У нее получился научный каламбур —
— Мы все умираем, — продолжила она резонно. — Только наши открытия переживут нас. Наука будет жить, после того как убьет нас всех.
Ирен была больна гораздо больше, чем он сам, ее анемия и хронический туберкулез были постоянными причинами для беспокойства, она соблюдала строгую диету, и ее физическая активность была ограничена. Это была Ирен, которая считала изучение смерти более полезным, чем изучение любви.
— И каково твое заключение? — сказала она резко. — После долгих прогулок в ночи?
— Вопрос состоит в том, оставаться или уехать, Ирен, — сказал он просто. — Остаться означает столкнуться с последствиями жизни под немецким правлением в надежде, что Франция выживет, или уехать. И предложить наши способности другим.
— Я никогда не уеду из Франции. Я не хочу быть похороненной в чужой земле.
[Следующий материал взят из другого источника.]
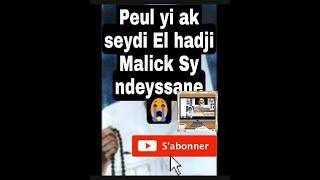 Peul bi ak mame Maodo,Seydi hadji Malick (rda)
Она отвернулась и пошла к двери. Решительная и непоколебимая, как смерть, которая уже держала ее за руку.
— Где дети? — спросил он ей вслед.
— В Арквесте. С Татин. Пока все не прояснится… здесь.
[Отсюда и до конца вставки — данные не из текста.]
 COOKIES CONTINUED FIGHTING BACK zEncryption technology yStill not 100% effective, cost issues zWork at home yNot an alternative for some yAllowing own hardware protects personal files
Татин была их няня. Он вспомнил маленькие лица своих детей, Элен и Пьера, с букетами блестящих желтых лютиков.
— Это мудро, — сказал он.
Она обернулась и посмотрела на него еще раз.
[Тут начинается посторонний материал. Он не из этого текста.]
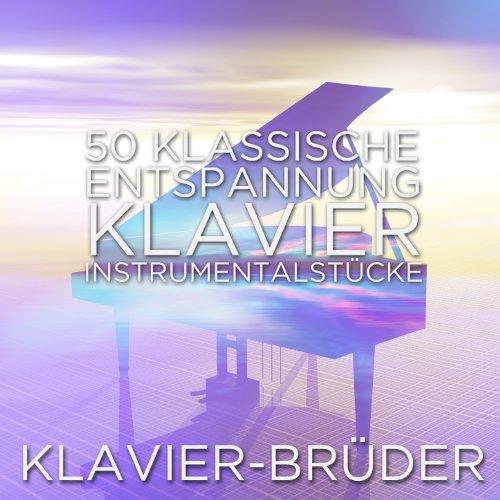 50 klassische Entspannung Klavier Instrumentalstücke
— Графиня Луденн в Париже, — сказала она. — Ты знал?
Глава двадцать пятая
Когда Спатц позвонил в дверь, фон Галбан собирался: несколько свежевыстиранных рубашек, аскотский галстук, на всякий официальный случай, два костюма и лабораторный халат, который он всегда надевал во время работы. Он бросил в оставшуюся у него после окончания швейцарской школы-пансиона сумку
— Ты возьмешь саксофон? — спросила Анник.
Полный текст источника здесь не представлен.